To ascertain the success of the ‘Make in India’ initiative by the Government of India (GoI), it must be directed towards import intensive items like electronic goods, machinery, steel and transport equipment, states an ASSOCHAM analysis. It says that the success of the flagship programme would boost the manufacturing sector in India.
The study revealed that the aforementioned products add close to USD nine billion to the country’s import expenditure.
A growing economy like India which is witnessing a huge expansion in usage of telecom and other items using electronics , should go about in a focused manner to drastically cut imports of the items which can be substituted by domestic production and add to the country’s manufacturing strength. This is eminently doable, provided the policy initiatives are put in place and implemented with great clarity and speed both by the Centre and the states, the chamber said.
The latest figures show import of close to USD four billion for electronics, .USD 2.36 billion for electrical and non-electrical machinery, USD 1.47 billion for transport equipment and about USD one billion for iron and steel.
Owing to expanding demand for user industries particularly telecom, automobile, smart consumer devices, the annualised imports of electronics goods grew by 24.56 percent in January, 2017.
The Make in India should focus on these select items and ensure that their manufacture in India either by the domestic investor or even foreign investor should be quite rewarding.
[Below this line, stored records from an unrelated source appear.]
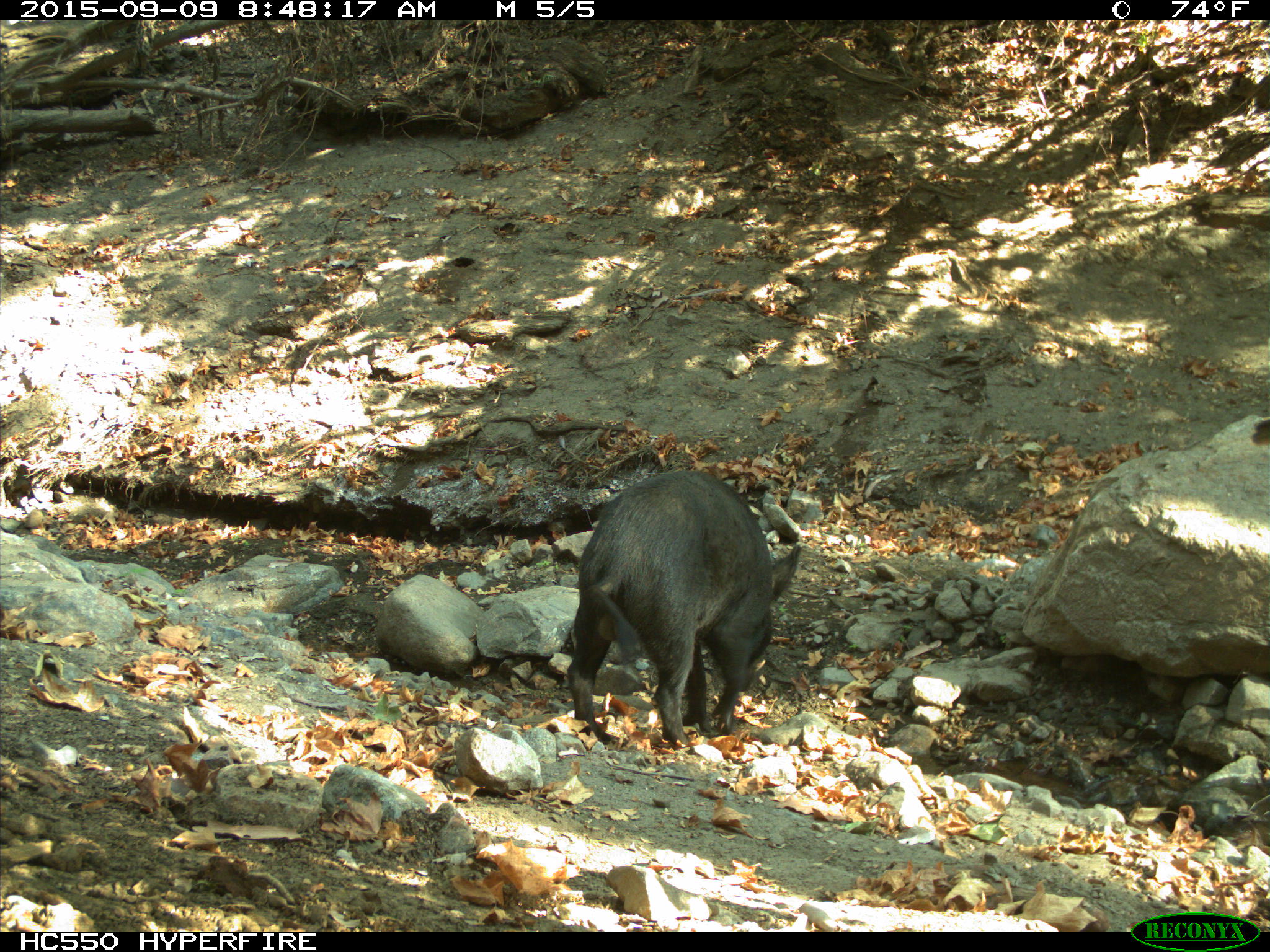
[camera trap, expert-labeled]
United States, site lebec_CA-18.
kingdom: Animalia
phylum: Chordata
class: Mammalia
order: Artiodactyla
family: Suidae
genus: Sus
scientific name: Sus scrofa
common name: wild boar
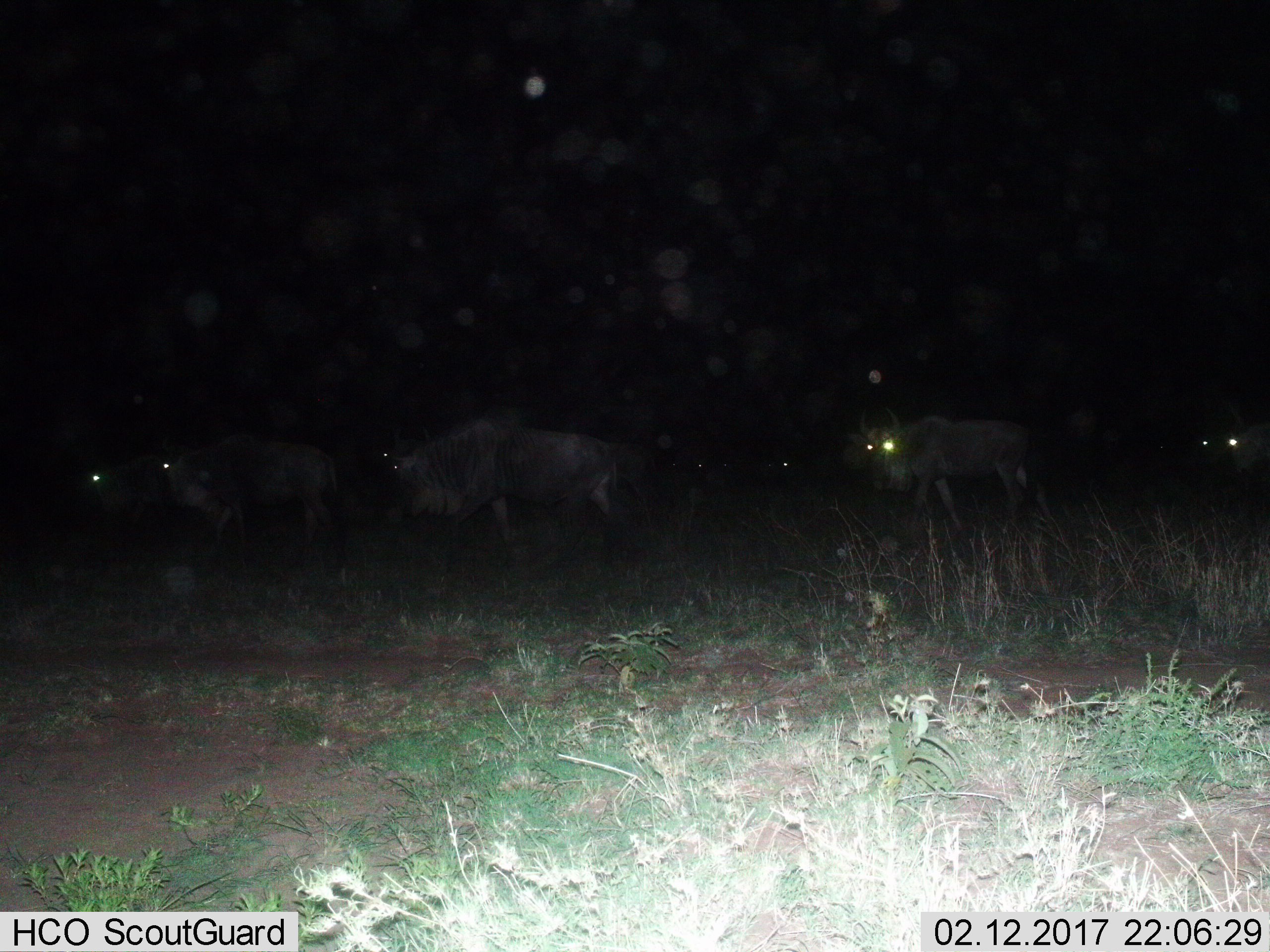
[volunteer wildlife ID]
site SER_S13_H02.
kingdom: Animalia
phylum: Chordata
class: Mammalia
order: Artiodactyla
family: Bovidae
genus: Connochaetes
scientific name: Connochaetes taurinus taurinus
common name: blue wildebeest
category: wildebeestblue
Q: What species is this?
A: Wildebeestblue (blue wildebeest) (Connochaetes taurinus taurinus).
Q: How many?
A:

Besides, the tax structure should be such that it should make the domestic manufacture far more competitive than imports, said ASSOCHAM secretary general D.S. Rawat.
Similarly, investments can be made in transport equipment while some leeway should be provided to the steel manufacturers.
In an environment where fresh investment is hard to come in several key sectors of the economy, electronics is one area where the country does not have adequate capacity and highly import dependent. Thus, investment in the sector from both domestic and global firms should be welcomed and promoted. States like Karnataka have taken some initiative, but much more needs to be done in the sector which is generally pollution free and is required greatly, added Rawat.